• Work order A: In the article on pro forma invoices, what is the scam called where a criminal intercepts communications and puts in their own bank details?
• Work order B: Reproduce the passage of the article on pro forma invoices starting with "Always verify bank" and going on through "is far harder.".

• Text excerpt:
──────
What a pro forma invoice is, the terms every importer should check on it before paying, and why this document is your first real contract with a supplier.

Updated June 2026 4 min read

Before money changes hands with a Chinese supplier, you almost always receive a pro forma invoice. Many first-time importers treat it as a formality, glance at the total, and pay. That is a mistake, because the pro forma invoice is the document that spells out exactly what you are agreeing to buy, on what terms, and at what total cost, and the details on it determine whether your order goes smoothly or turns into a dispute. Learning to read one carefully is a basic importer skill that prevents a surprising number of problems.

What a Pro Forma Invoice Is

A pro forma invoice is a preliminary bill of sale a supplier issues before the transaction is finalized. It is not a request for payment of goods already delivered, like a commercial invoice. It is a formal quote that lays out the proposed terms of the deal: what you are buying, how much, at what price, and under what shipping and payment conditions. You typically receive it after you have agreed on the basics and before you place a deposit.

In practice, the pro forma invoice functions as your first concrete agreement with the supplier. When you accept it and pay the deposit, you are agreeing to everything written on it. That makes it far more than a formality. It is the reference document that defines the order, and if a dispute arises about what was agreed, the pro forma invoice is what both sides point to. Treating it with the seriousness of a contract, because that is effectively what it becomes, is the right mindset.

The Terms to Check

Several details on a pro forma invoice deserve careful attention before you accept it. Start with the product description and specifications, making sure they precisely match what you agreed to, including model, configuration, color, and any custom requirements. A vague description here leaves room for the factory to ship something not quite right and still claim it matched the invoice.

Check the quantity and unit price, and confirm they reflect your negotiated MOQ and pricing. Verify the total and what it includes. Examine the Incoterms, the shipping term like FOB or EXW, because this single abbreviation determines who pays for and controls the goods at each stage and dramatically affects your real cost. Review the payment terms: the deposit percentage, when the balance is due, and the payment method, since these define your financial exposure. And look at the lead time, the production and delivery timeline, so you know when to expect the goods.

Watch the Bank Details

One critical line deserves special caution: the supplier’s bank account details for payment. Payment redirection fraud, where a criminal intercepts communications and substitutes their own bank details, is a real and costly scam in international trade. The pro forma invoice is where those bank details appear, and an importer who simply pays the account listed without verification can wire a large deposit straight to a fraudster.

Always verify bank details through a separate, trusted channel before sending money, ideally by confirming directly with a known contact at the supplier rather than relying solely on the details in an emailed document. Be especially wary if bank details change between communications or if you are urged to pay to a new account. This caution connects to the broader vigilance our avoiding scams guidance covers, and the pro forma invoice is exactly where it matters most, because it is the moment money moves.

Use It as a Foundation

The right way to handle a pro forma invoice is to read every line, confirm each term matches what you negotiated, question anything vague or unexpected, and verify the payment details independently before you pay. If something is wrong or missing, get a corrected invoice before sending money, since changing terms after you have paid a deposit is far harder.

For larger or more complex orders, the pro forma invoice is a starting point that a fuller supplier contract should build on, adding protections the invoice alone does not provide. But even for a straightforward order, the pro forma invoice is your record of the deal, so make sure it actually says what you agreed to. The importers who avoid order disputes are usually the ones who read their pro forma invoices line by line and fixed the problems on paper before any money left their account.
──────
• Exercise data:

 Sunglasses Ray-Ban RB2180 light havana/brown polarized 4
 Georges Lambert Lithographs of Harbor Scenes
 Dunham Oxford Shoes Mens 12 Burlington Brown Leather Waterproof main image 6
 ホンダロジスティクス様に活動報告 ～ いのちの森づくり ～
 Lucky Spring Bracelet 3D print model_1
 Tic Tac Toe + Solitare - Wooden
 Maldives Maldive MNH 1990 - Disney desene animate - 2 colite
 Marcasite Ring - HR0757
──────
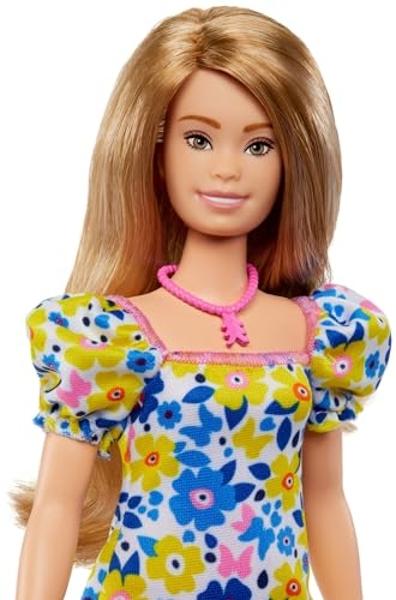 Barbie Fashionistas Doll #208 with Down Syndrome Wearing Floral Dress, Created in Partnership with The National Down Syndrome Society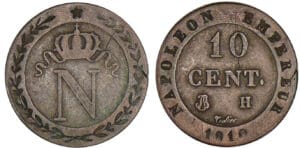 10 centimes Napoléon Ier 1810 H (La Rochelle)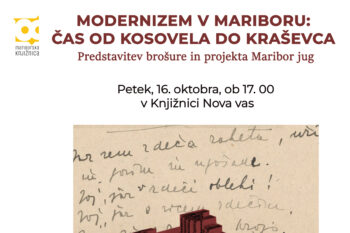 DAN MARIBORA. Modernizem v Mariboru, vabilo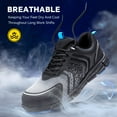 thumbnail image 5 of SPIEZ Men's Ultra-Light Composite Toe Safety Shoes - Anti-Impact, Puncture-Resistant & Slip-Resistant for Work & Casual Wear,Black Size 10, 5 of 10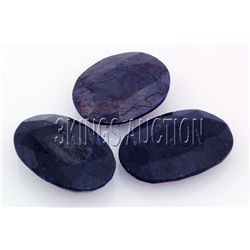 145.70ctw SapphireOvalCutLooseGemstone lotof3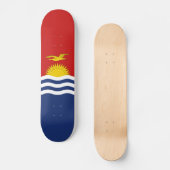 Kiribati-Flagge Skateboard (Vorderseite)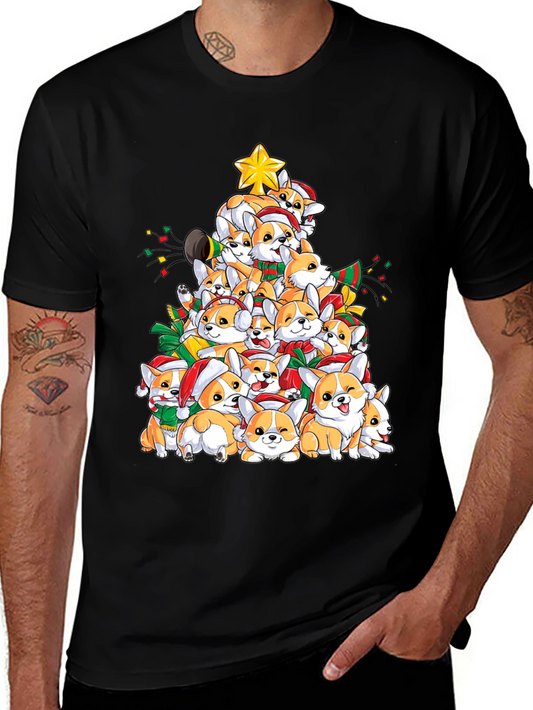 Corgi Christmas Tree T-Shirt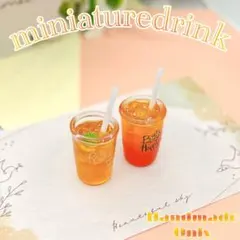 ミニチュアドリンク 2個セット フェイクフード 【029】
──────
• Written reply A: Payment redirection fraud.

• Written reply B:
Always verify bank details through a separate, trusted channel before sending money, ideally by confirming directly with a known contact at the supplier rather than relying solely on the details in an emailed document. Be especially wary if bank details change between communications or if you are urged to pay to a new account. This caution connects to the broader vigilance our avoiding scams guidance covers, and the pro forma invoice is exactly where it matters most, because it is the moment money moves.

Use It as a Foundation

The right way to handle a pro forma invoice is to read every line, confirm each term matches what you negotiated, question anything vague or unexpected, and verify the payment details independently before you pay. If something is wrong or missing, get a corrected invoice before sending money, since changing terms after you have paid a deposit is far harder.